It is said the mice are the Gloam's spies, his advisers. On every ship, they eavesdrop. Greyfin is the largest of them, and their master. One of his legs is deformed like a fish's fin. It is Greyfin who gathers their whispers, and from the Warlock's shoulder, pours them into his ear. Gloam keeps no coin purse, for he does not like it to dirty his fingers. He has a manservant who follows him, and unclasps the purse when the need arises.

No-one sits in the third chair. For this chair belongs to the Elder of the Pin. If the Elder of the Pin ever came to court, neither of his cheeks could settle on something so small. Besides the chair is too high for most to reach, and sits on the display above the green silk of the dais, just as the three nations rise to the great Pintin mountains in the north.

Section 4

The Empress speaks;

"I have very sensitive skin, and yet I feel nothing of these tremors. Why are the workers so afraid?"

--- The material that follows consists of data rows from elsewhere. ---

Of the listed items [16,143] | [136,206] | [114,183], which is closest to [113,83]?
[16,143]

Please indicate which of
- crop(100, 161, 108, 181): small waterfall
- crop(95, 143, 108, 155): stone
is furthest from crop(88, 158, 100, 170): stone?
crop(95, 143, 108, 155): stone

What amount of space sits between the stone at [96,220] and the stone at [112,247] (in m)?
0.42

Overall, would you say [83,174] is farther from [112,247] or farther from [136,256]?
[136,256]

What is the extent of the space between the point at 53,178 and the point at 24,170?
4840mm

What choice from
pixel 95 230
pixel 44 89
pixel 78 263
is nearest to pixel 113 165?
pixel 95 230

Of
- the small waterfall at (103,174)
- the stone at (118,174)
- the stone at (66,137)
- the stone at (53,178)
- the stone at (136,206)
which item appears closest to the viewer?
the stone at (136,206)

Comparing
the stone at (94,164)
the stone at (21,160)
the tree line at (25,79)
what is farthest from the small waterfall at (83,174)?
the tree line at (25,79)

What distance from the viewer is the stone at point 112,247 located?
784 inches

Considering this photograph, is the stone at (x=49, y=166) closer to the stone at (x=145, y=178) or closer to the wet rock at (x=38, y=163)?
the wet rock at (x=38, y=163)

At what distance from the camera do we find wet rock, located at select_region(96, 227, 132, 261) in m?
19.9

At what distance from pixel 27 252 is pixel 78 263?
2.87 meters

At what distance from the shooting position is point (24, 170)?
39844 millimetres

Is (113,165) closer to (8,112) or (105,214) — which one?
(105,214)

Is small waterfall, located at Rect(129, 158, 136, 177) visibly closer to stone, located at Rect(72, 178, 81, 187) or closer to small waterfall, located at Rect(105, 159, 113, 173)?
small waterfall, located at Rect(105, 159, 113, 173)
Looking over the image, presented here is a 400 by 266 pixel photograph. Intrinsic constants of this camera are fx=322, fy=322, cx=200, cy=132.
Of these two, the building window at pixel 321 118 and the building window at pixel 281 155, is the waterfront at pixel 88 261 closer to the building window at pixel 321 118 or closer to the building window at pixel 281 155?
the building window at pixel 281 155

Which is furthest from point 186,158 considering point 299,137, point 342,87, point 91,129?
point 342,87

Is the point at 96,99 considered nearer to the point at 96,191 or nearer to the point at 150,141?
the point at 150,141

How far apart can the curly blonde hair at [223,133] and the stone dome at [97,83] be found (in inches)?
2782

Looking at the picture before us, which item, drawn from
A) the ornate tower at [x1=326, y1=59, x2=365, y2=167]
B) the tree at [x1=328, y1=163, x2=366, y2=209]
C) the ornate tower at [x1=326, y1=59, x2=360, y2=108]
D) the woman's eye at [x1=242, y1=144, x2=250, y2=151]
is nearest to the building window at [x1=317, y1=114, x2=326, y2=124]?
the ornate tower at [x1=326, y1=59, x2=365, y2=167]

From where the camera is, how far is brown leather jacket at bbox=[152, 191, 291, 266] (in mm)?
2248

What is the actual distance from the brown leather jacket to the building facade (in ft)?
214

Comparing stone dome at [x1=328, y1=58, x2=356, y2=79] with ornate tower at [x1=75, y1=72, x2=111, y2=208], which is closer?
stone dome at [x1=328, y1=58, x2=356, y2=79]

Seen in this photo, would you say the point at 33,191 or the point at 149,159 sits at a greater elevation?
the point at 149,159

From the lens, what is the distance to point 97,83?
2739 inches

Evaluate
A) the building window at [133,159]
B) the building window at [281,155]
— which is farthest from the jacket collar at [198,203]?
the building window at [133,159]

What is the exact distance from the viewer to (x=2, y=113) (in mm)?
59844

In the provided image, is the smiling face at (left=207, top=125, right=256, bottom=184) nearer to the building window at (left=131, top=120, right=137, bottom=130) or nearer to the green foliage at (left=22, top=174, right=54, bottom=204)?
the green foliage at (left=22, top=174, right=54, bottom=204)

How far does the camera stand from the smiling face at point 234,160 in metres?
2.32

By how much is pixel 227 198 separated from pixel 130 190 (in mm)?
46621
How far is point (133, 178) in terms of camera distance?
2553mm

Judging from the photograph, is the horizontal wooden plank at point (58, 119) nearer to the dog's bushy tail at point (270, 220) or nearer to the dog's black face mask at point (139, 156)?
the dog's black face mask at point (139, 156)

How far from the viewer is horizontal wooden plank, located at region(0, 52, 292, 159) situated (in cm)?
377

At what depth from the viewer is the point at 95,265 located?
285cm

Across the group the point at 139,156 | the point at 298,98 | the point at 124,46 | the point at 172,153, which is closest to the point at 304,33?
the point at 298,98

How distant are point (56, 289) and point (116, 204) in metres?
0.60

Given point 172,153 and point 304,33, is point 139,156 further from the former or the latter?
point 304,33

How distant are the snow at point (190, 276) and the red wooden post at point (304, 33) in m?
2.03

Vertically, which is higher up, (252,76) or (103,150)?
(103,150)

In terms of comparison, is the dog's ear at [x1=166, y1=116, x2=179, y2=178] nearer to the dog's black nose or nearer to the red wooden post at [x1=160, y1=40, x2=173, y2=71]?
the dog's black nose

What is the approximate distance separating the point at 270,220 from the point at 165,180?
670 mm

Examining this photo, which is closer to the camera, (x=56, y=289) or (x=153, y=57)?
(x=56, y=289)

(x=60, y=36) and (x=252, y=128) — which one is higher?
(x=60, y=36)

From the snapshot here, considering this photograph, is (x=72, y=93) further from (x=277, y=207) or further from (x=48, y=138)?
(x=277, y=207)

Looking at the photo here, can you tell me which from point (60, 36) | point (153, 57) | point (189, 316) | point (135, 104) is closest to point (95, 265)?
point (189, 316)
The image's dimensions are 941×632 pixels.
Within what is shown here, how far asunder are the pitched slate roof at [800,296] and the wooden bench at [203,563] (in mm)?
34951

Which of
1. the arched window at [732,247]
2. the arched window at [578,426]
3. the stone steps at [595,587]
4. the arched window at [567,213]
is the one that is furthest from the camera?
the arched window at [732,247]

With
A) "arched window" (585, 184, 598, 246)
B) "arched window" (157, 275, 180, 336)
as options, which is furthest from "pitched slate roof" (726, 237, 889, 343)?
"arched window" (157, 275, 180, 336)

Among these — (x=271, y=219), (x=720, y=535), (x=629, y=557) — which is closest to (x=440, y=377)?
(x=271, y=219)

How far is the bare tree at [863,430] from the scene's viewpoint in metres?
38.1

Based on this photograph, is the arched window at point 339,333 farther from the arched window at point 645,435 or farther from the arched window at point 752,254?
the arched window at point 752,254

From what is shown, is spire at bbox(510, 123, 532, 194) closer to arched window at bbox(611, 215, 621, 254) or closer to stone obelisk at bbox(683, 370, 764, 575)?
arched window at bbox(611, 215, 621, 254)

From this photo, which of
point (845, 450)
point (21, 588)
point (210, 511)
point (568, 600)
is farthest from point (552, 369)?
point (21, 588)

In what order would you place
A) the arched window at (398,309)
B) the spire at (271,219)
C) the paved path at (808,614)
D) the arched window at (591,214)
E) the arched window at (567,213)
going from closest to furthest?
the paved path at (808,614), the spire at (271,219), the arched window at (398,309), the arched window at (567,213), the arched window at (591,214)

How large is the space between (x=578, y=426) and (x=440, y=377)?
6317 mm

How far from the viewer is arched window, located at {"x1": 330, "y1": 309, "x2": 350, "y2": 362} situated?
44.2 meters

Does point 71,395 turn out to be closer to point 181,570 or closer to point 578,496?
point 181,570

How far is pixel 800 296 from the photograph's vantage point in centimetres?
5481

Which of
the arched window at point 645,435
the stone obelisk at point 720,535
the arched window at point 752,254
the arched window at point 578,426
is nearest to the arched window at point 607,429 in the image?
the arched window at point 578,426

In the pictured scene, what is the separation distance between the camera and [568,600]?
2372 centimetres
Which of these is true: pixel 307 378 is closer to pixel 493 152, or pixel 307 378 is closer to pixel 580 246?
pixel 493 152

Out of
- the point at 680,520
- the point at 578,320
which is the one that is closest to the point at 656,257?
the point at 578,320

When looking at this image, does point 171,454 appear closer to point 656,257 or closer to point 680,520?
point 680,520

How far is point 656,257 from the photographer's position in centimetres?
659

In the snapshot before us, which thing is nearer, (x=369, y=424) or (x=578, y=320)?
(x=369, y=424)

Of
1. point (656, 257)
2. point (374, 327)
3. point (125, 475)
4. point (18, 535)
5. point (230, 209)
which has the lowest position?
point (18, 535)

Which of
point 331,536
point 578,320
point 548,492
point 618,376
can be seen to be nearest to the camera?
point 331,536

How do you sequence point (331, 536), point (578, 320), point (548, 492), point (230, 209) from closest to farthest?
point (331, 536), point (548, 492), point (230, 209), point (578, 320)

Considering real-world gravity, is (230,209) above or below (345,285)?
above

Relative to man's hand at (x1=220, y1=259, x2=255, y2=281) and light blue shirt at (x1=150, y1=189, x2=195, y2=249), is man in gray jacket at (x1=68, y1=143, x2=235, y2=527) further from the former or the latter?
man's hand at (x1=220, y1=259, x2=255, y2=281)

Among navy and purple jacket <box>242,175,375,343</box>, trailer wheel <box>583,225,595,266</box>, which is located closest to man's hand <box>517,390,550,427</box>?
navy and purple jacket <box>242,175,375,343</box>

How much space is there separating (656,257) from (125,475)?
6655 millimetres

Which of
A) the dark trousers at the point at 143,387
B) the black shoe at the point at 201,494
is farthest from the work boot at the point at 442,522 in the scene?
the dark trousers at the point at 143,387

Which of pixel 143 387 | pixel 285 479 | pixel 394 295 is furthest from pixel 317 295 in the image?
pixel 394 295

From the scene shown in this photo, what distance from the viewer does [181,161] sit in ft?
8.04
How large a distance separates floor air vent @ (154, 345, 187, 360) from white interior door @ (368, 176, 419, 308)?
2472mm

"I believe that they are afraid of falling, Empress," says a courtier. He wears an improbably tall and thin hat, of crushed green velvet. He is the Empress' thirteenth cousin, on her father's side.

"Well then, does it not please them to use the stones?"

"Many of the stones they might have used, have fallen into the mire," says Nabob Vulio.

"What a shame - a great waste. They must indeed be careless - let us then, allow nature to determine their fate - and let us recover as much of the remaining Atlas as we may."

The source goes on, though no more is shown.